Maybe for the same reason I didn’t know I had ovarian cancer, even though I was walking around with awareness. Ovarian cancer is a sneaky dog.
Since my diagnosis, when I tell my friends that a Pap smear cannot detect ovarian cancer, I also give them a list of symptoms to watch out for.
“I have it all,” they used to say.
I asked my gynecologic oncologist what to do. Should I get a CA-125 blood test and an abdominal ultrasound? No, he said. She should tell her doctor about these symptoms and ask, “Do you think it has something to do with the ovaries?”
Then they told me that early screening does not increase the survival rate of ovarian cancer. That took a while to wrap my head around. My understanding is that it is not necessary that we detect ovarian cancer if there is no way to treat it.

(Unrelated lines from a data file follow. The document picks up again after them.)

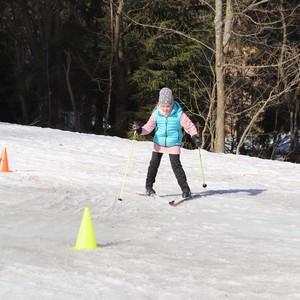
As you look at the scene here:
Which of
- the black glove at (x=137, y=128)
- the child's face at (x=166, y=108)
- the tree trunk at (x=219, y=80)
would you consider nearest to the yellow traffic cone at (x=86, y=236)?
the black glove at (x=137, y=128)

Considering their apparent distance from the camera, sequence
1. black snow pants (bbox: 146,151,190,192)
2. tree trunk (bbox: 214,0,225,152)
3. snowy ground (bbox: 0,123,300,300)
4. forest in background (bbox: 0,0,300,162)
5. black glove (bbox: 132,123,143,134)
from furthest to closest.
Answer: forest in background (bbox: 0,0,300,162)
tree trunk (bbox: 214,0,225,152)
black snow pants (bbox: 146,151,190,192)
black glove (bbox: 132,123,143,134)
snowy ground (bbox: 0,123,300,300)

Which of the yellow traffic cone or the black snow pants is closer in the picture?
the yellow traffic cone

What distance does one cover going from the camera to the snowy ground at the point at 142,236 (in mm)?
3951

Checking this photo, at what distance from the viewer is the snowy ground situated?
3951mm


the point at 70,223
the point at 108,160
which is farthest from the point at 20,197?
the point at 108,160

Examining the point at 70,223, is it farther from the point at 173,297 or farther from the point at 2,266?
the point at 173,297

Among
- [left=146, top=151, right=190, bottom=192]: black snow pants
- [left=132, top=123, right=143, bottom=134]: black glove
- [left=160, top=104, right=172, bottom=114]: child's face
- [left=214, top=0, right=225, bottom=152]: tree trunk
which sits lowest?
[left=146, top=151, right=190, bottom=192]: black snow pants

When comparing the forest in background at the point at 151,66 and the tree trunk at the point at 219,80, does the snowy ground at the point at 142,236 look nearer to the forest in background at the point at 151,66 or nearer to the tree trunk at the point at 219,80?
the tree trunk at the point at 219,80

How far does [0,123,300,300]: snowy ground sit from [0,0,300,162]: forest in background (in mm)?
12364

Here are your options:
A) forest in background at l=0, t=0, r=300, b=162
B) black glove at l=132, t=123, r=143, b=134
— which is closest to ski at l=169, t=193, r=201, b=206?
black glove at l=132, t=123, r=143, b=134

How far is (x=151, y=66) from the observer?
29.3 metres

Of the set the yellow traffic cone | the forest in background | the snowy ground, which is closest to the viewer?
the snowy ground

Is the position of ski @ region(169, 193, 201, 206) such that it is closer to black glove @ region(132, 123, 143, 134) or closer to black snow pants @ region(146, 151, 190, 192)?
black snow pants @ region(146, 151, 190, 192)

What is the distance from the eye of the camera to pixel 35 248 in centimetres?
499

Not only do we need the same pap smear as the ovaries, we also need more research to find a cure.
Kari Neumeyer is a writer and editor in the Pacific Northwest. When he wasn’t writing about cancer, he was writing about dogs and salmon. She is working on a memoir about the diagnosis and treatment of ovarian cancer. His first memoir, Bark and Lunge: Saving My Dogs from Training Mistakes, was published in 2014. He has a master’s degree in journalism from Northwestern University’s Medill School.
This article first appeared on HuffPost.